• Work task
Range to repeat from the listing below: the line containing "Signos Vitales - Dr. Taiguara F. Durks" down to the line containing "Rob Alef - Immer", both included. Copy it exactly, pictures excluded, and add nothing else.

• Dataset content
= = = = =
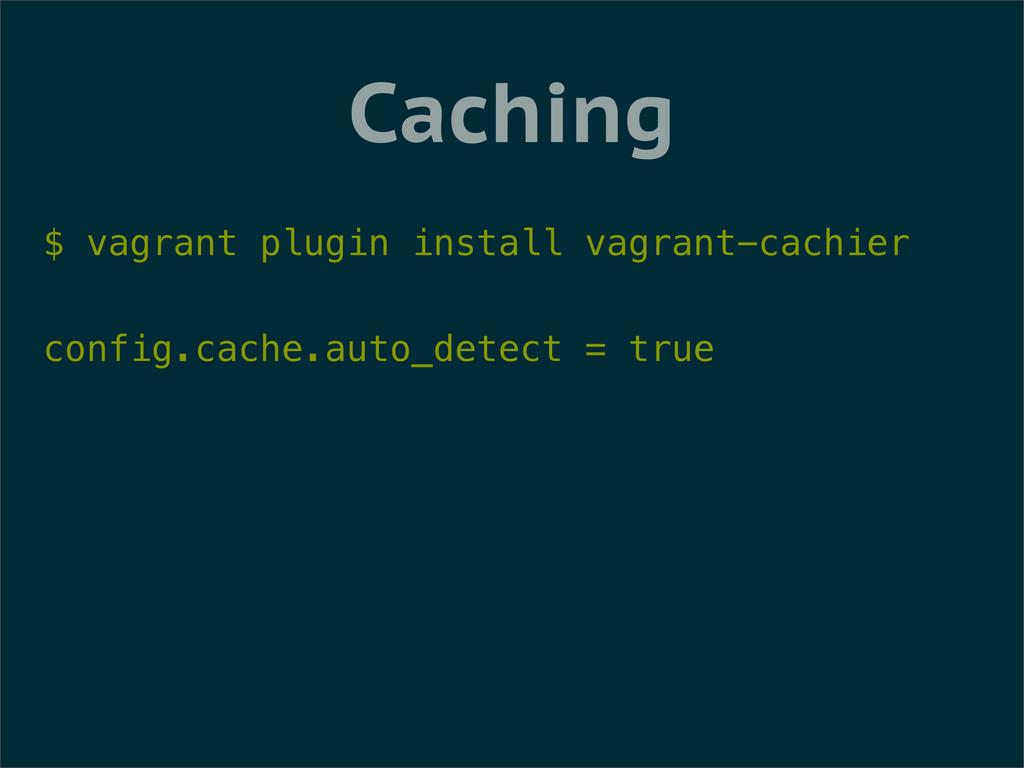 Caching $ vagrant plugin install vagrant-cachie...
= = = = =
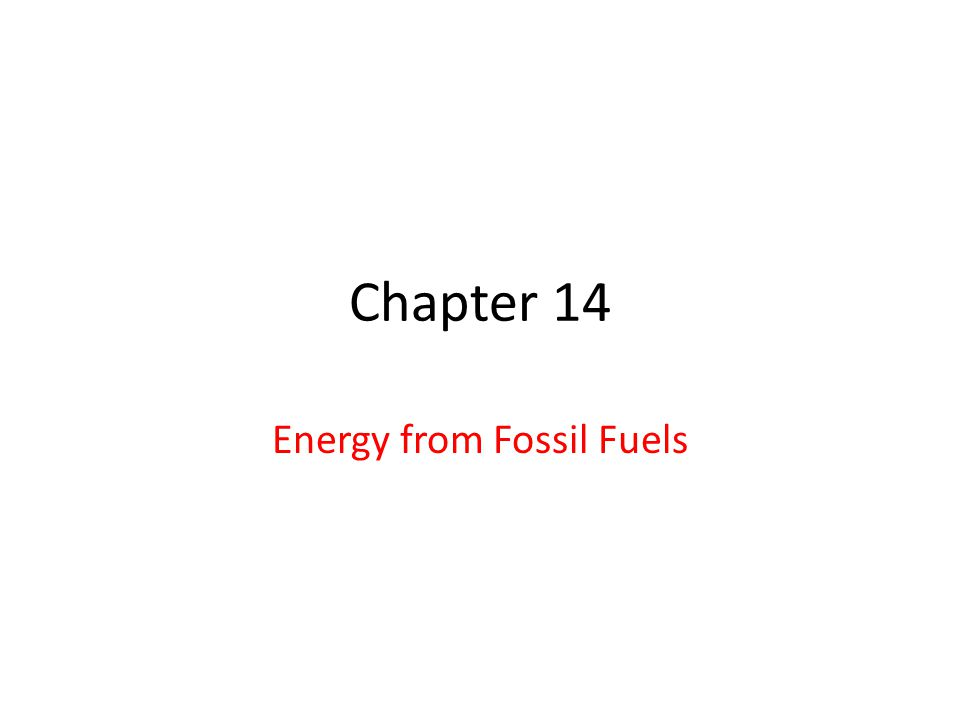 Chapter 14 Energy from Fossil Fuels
= = = = =
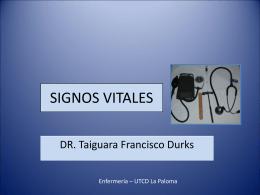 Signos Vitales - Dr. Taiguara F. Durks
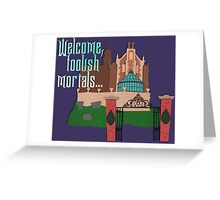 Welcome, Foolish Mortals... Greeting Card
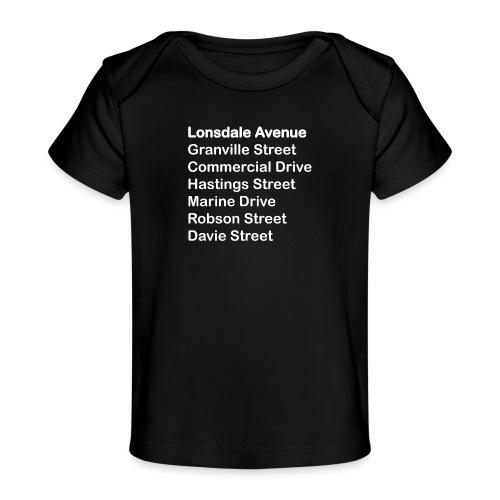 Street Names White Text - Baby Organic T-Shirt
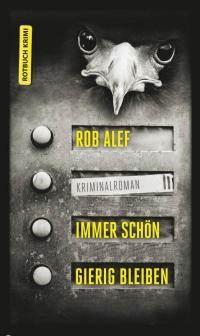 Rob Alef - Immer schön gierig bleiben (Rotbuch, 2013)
= = = = =
• Exercise output
 Signos Vitales - Dr. Taiguara F. Durks
 Welcome, Foolish Mortals... Greeting Card
 Street Names White Text - Baby Organic T-Shirt
 Rob Alef - Immer schön gierig bleiben (Rotbuch, 2013)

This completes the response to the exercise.